SQL Server, on the other hand, is a technology. It is an on-premise relational database technology, which is aimed at a very specific task. This is a different, technologically based perspective. The perspectives in data are changing, as this Gartner illustration taken from here shows:

Why do we need a separate event? We need to meet different people’s attitudes towards data. DBAs have a great attitude; protect, cherish, secure data. BAs also have a great attitude: use, mix, apply learnings from data. You could see BA as a ‘special interest group’ which offers people a different choice.

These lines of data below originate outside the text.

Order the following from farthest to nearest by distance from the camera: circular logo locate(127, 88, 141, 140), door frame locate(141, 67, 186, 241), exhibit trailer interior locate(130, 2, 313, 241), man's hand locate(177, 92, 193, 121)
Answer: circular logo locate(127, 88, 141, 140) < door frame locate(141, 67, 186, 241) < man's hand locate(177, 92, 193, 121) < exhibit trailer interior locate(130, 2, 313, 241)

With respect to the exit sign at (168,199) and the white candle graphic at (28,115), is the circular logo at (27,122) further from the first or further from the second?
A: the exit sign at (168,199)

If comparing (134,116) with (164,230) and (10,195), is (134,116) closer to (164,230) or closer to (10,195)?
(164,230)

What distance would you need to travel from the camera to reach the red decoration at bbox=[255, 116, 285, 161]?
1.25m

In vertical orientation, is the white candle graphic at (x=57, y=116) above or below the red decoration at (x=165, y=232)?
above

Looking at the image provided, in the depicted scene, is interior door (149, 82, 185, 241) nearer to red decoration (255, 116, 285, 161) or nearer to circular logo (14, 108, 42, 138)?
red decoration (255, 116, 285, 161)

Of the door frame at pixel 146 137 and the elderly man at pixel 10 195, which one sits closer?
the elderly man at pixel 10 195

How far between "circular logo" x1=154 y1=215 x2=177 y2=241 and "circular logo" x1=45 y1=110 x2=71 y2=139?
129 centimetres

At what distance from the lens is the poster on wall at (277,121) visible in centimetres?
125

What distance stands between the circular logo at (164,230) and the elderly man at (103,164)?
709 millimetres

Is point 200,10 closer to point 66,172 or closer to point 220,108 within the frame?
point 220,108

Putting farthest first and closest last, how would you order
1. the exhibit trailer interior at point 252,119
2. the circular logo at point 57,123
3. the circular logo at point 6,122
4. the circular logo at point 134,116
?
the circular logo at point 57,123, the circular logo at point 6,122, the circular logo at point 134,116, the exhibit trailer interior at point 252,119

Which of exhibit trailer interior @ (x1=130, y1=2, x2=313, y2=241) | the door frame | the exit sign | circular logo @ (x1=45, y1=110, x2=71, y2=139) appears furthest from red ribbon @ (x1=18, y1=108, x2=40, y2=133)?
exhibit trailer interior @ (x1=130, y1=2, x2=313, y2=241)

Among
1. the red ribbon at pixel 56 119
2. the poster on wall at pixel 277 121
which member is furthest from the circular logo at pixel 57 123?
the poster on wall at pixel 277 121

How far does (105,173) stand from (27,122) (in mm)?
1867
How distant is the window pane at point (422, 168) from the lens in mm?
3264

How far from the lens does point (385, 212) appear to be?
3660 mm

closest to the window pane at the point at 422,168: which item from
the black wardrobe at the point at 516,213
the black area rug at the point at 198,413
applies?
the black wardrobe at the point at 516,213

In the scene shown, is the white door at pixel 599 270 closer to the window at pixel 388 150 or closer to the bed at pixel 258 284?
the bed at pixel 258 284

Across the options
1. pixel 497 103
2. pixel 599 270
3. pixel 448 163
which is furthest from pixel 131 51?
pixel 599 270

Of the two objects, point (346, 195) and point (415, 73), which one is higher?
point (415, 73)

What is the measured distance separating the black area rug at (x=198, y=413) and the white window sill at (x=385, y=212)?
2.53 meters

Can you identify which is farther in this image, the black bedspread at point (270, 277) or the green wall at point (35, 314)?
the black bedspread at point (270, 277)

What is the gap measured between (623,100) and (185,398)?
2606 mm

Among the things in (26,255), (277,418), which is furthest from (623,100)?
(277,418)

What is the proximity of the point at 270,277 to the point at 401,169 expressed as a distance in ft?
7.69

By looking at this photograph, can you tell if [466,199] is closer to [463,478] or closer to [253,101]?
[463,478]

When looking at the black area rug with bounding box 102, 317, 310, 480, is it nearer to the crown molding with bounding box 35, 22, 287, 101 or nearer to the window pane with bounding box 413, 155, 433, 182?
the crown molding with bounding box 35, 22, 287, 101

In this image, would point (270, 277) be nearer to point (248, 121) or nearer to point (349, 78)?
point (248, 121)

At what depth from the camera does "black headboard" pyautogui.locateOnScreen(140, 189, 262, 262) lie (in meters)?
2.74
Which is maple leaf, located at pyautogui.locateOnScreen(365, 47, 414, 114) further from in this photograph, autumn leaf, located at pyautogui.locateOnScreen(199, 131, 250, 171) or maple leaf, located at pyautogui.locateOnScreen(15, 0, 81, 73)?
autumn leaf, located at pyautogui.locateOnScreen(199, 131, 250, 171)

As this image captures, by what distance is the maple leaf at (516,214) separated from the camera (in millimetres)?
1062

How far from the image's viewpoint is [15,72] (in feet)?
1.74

There may not be enough of this material for them at PASS Summit, so they get their own event. If someone wants to go ahead and have a PASS SQLSaturday event which is ‘special interest’ and focuses solely on, say, performance or disaster recovery, for example, then I don’t personally have a problem with that.  I’d let them rock on with it. It might bring in new members, and it offers a more niche offering to people who may or may not attend PASS because they don’t feel that there’s enough specialised, in depth, hard-core down-to-the-metal disaster recovery material in there for them. Business Analytics is the same, by analogy. Hundreds and hundreds of people attended my 3 hour session on R last year; so there is an interest. I see the BA event as a ‘little sister’ to the PASS ‘big brother’ – related, but not quite the same.

Why Analytics in particular? It’s about PASS growth. To grow, it can be painful, and you take a risk. However, I want to be sure that PASS is still growing to meet future needs of the members, as well as attracting new members to the fold However, the feetfall we see at PASS BA, plus our industry-recognised expert speakers, tell us that we are growing in the right direction. Let’s take a look at our keynote speaker, Jer Thorpe, has done work with NASA, the MOMA in New York, he was Data artist in residence at the New York Times and he’s now set up. The Office for Creative Research & adjunct professor at ITP. Last year, we had Mico Yuk, who is author of Dataviz for Dummies, as well as heading up her own consultancy team over at BI Brainz. They are industry experts in their own right, and I’m delighted to add them as part of our growing PASS family who love data.

The PASS BA event also addresses the issue of new and emerging data leaders. How do you help drive your organisation towards becoming a data-oriented organisation? This means that you talk a new language; we talk about new criteria for measuring value, working out return on investment, cross-department communication, and communication of ideas, conclusions to people throughout the organisation, even at the C-level executives. PASS BA is also looking at the career trajectories of these people as well as DBA-oriented folks, and PASS BA is out there putting the ‘Professional’ aspect into the event. We have a separate track, Communicate and Lead, which is all about data leadership and professional development. A whole track – the little sister is smartly bringing the Professional back, folks, and it’s part of our hallmark.

PASS is part of this story of data in the 21st Century. The ‘little sister’ still adds value to the bigger PASS membership, and is an area of growth for the family of PASS.